The lateral roots of most plants tend to be very fine, or of small diameter. In fact, as one lateral can emerge from another lateral, it may become even finer. Depending on the degree of branching, the species and even the specific variety, these very fine roots can seem as fine as human hair though they aren’t really. This has led to descriptions like “hairy roots” or “root hairs.” However, this labeling is confusing because the term “root hairs” actually refers to subcellular appendages that can stick out from the root surface (epidermis) and serve to anchor roots to soil particles even at the microscopic level. These true root hairs on some roots are barely discernable as a fuzz, like on a peach, though they typically break off when removing from soil. The International Society of Root Research has tried to avoid some of this confusion by defining four major root types: the tap root, shoot-borne roots, basal roots and lateral roots of other roots. Basal roots are those that form above the seed but not on the shoot. Therefore, the term fine roots to describe laterals of fine diameter may cause less confusion than hairy roots that may incorrectly be associated with root hairs.
It’s better to plant so each plant has room versus crowding plants together.

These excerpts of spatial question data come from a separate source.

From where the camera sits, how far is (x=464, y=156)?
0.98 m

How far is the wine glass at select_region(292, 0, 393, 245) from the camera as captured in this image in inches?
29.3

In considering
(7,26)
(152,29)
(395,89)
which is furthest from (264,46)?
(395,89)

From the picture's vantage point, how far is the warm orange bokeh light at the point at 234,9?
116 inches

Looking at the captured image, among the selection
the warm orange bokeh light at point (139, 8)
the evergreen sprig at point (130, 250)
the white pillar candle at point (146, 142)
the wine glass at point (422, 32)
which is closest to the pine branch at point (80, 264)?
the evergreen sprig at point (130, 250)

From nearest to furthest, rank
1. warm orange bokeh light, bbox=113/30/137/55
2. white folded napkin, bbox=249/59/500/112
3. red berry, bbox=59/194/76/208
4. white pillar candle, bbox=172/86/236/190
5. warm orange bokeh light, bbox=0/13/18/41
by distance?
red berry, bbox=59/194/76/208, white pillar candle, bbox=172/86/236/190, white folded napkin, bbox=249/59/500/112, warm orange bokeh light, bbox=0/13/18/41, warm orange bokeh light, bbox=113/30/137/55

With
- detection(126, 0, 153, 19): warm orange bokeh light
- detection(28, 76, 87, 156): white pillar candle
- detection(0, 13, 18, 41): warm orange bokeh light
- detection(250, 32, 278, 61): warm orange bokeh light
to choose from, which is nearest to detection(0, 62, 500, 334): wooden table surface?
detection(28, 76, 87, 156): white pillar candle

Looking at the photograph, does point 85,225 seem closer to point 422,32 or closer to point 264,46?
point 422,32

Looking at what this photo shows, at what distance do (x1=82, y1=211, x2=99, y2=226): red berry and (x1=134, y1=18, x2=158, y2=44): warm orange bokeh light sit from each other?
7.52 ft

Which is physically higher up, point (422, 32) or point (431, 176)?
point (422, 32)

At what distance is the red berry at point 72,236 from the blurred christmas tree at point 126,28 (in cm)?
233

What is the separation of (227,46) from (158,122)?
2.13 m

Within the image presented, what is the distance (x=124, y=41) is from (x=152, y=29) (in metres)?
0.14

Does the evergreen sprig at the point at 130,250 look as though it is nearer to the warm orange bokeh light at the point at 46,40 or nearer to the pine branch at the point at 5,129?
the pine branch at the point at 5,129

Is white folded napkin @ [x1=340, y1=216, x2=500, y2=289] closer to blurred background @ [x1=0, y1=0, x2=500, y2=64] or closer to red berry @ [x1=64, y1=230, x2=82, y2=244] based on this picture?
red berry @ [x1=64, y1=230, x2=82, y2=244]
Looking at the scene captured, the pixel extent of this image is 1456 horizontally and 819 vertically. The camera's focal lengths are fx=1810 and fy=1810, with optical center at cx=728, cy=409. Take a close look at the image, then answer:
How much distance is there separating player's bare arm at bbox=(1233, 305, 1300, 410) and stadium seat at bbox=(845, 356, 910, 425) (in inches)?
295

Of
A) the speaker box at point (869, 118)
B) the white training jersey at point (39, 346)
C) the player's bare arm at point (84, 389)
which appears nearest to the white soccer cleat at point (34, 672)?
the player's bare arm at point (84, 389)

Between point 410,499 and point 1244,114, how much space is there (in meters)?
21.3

Some producers worry about planting seed mixtures because of overcrowding. Plant competition is definitely an important consideration in cropping systems or introduced pastures. Seeding rate is a major determinant of overall forage yield, where yield typically increases as seeding rate increases and then plateaus before eventually falling off as competition becomes too great. On the other hand, the concept of species complementarity suggests that by mixing plants with different forms and time of activeness (for example between cool-season die-off and warm-season growth), the overall performance of the ecosystem is improved. Belowground, there is evidence that some roots can occupy the more shallow area, while others use the deeper soil layer so that the overall soil is better explored. Some species may also use different sources of nitrogen and phosphorus. Therefore, even as the same seeding rates, mixtures may actually have less competition and perform better than their monoculture counterparts, with numerous other benefits. A great continued frontier of study in grazing systems is to understand how native grassland systems work and whether competition and complementary growth can provide insight into management of both native and introduced pastures.
Our tip for producers is to keep wondering and keep digging. Many plant biologists have the same misconceptions about less studied roots. By knowing your roots and soils as well as you know your pastures and fences, you can more effectively manage your land.